LEWISTON, Maine — Bates College has bought the Ware Street Inn.
The 72-year-old Colonial home at 52 Ware St. was originally built by the Wellehan family. In 1999, Jan and Mike Barrett bought the home and turned it into a bed and breakfast.
“I fell in love with it when I was 16 years old. With my first car I went out looking for this cute guy in high school who lived in this neighborhood. I didn’t find him, but I found this house. And I fell in love with it instead of the kid,” Jan Barrett said. “Years later I was able to buy it, which was a dream come true for me.”
The Barretts converted the old, two-story house into a bed and breakfast with five bedrooms and five private bathrooms, an enclosed sun porch and gardens on more than an acre of land. They ran the inn for 13 years. In recent years Jan Barrett also operated a small catering business from the home.
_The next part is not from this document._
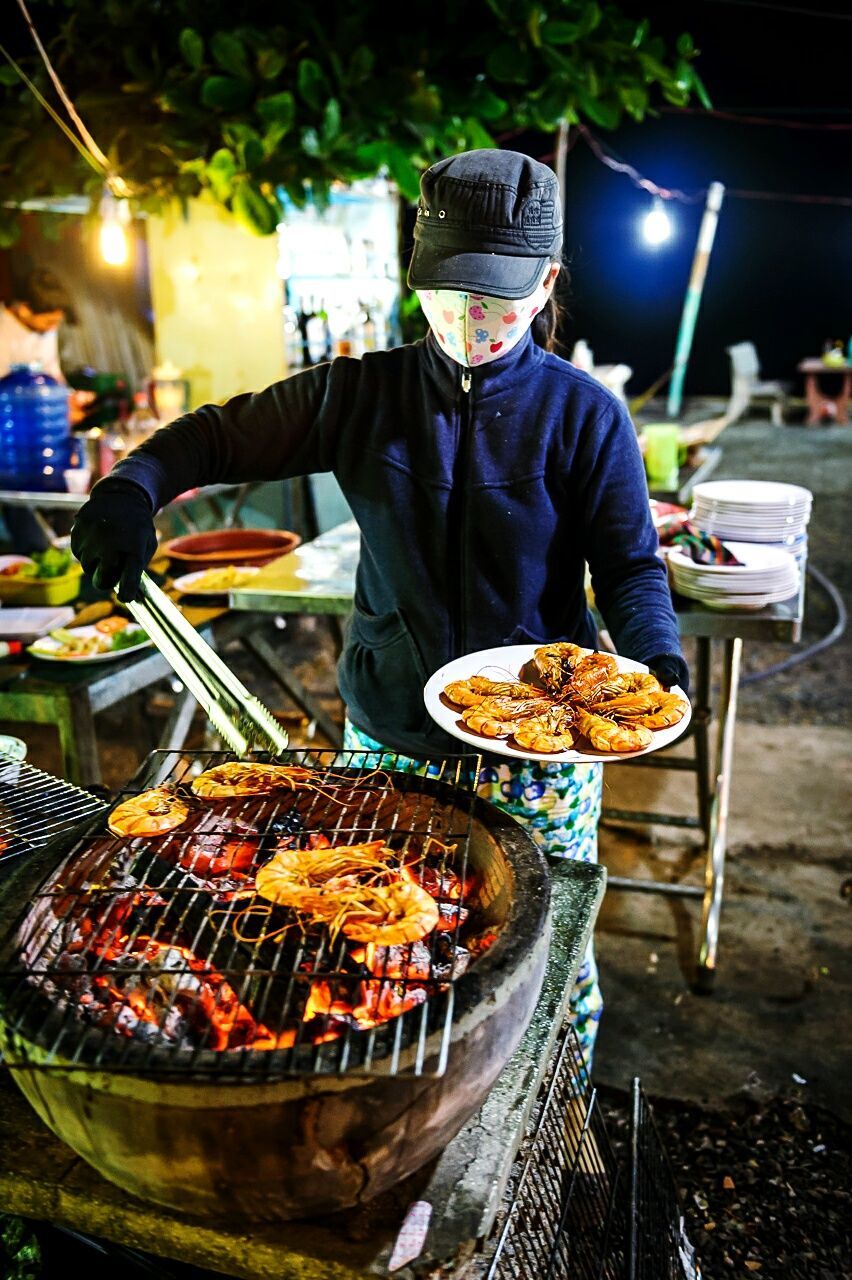 Woman grilling prawns on barbecue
But the couple divorced recently, and Jan Barrett, 65, said it’s time for her to step away from the business and slow down.
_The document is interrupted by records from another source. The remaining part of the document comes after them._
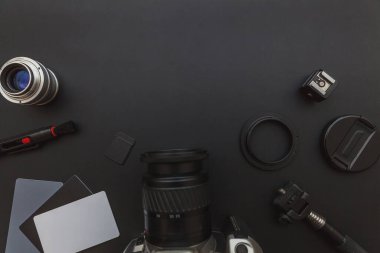 DSR kamera sistemi olan fotoğrafçı işyeri, kamera temizleme seti, siyah masa arka planında lens ve kamera aksesuarı. Hobi seyahat fotoğrafçılık konsepti. Düz görünüm kopyalama alanı.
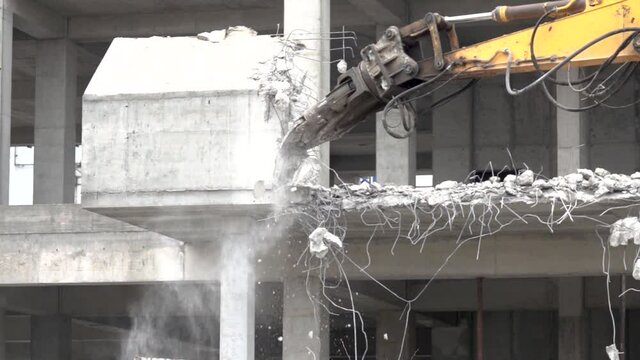 Excavator machine with hydraulic crashers at demolition of the house. House being demolished by special machinery. Slow motion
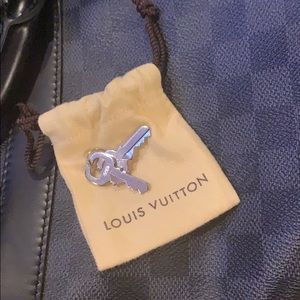 LV Keepall Bandouliere 45 and LV Toiletry Pouch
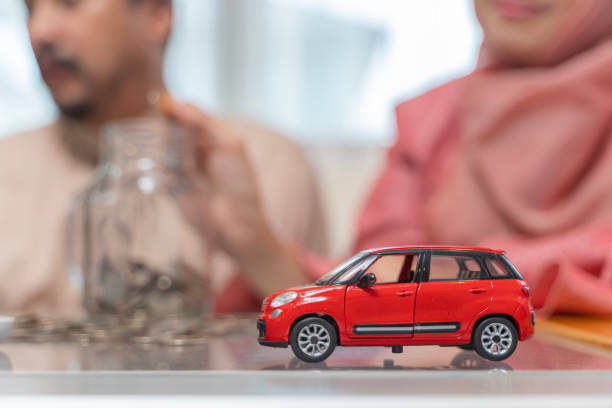 femme mettant de l’argent dans le bocal en verre étiqueté tenu par un homme, économiser et investir de l’argent pour préparer à l’avenir. concept d’économie d’argent pour acheter une voiture - asian tribal culture photos photos et images de collection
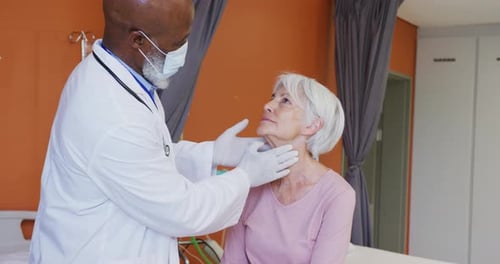 African american male doctor examining the neck of senior caucasian female patient at hospital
“I’m tired,” she said. “I need to refresh.”
She put the inn up for sale. Although a couple of potential buyers showed interest in the property, Bates ultimately made the purchase. The college closed on it Monday.
“The Barretts have run a fine business and been wonderful neighbors for many years. We were very glad to have this opportunity to acquire the property and were very glad we’re able to do so,” Bates spokesman Roland Adams said. “We wish the Barretts the very best in all their endeavors.”
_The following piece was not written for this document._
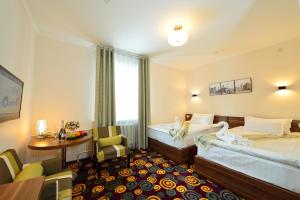 Łóżko lub łóżka w pokoju w obiekcie Konfor Hotel Burabay
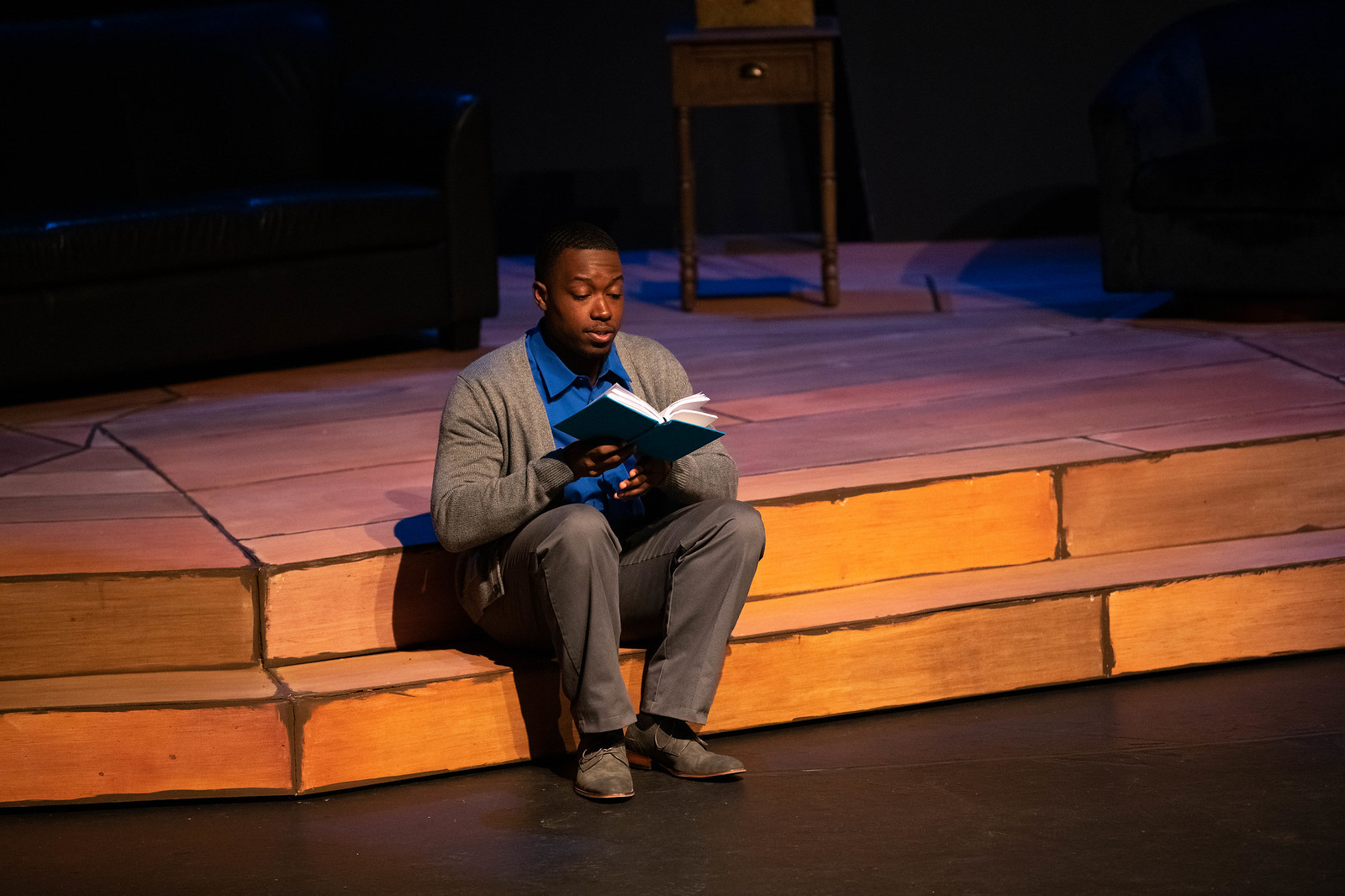 a male student sitting and reading a book in a play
The property is adjacent to the Bates campus, and it shares a street with other homes owned by Bates and rented to Bates employees. Adams said the college has not yet decided what it will do with the Ware Street Inn, but it does not plan to maintain the property as a bed and breakfast or use it for student housing.
Adams said he did not know when college officials will make a decision.
In the meantime, Barrett is staying at the home as a tenant while she looks for a new home in the Lewiston-Auburn area. She plans to spend time with her grandchildren, then in six months or so become a traveling innkeeper and tend to bed and breakfasts temporarily while their owners take a break.
Adams and Barrett declined to say how much the property sold for. The city has appraised it at just under $289,000.
The property’s tax bill last year was just over $7,200. Although Bates is a nonprofit college and does not pay property taxes overall, 52 Ware St. will become tax exempt only if Bates applies for an exemption and if the home’s use meets exemption requirements, such as classroom space. According to the city assessor’s office, the property likely would not be tax exempt if the home was rented to Bates employees like other properties in the area.
Barrett said she is happy Bates is the new owner.
“It’s probably the most beautiful property in the Twin Cities, and I have been very, very fortunate to be its mommy for a while,” she said. “I’m just very glad Bates is getting it. I think it was ultimately meant to be that they did.”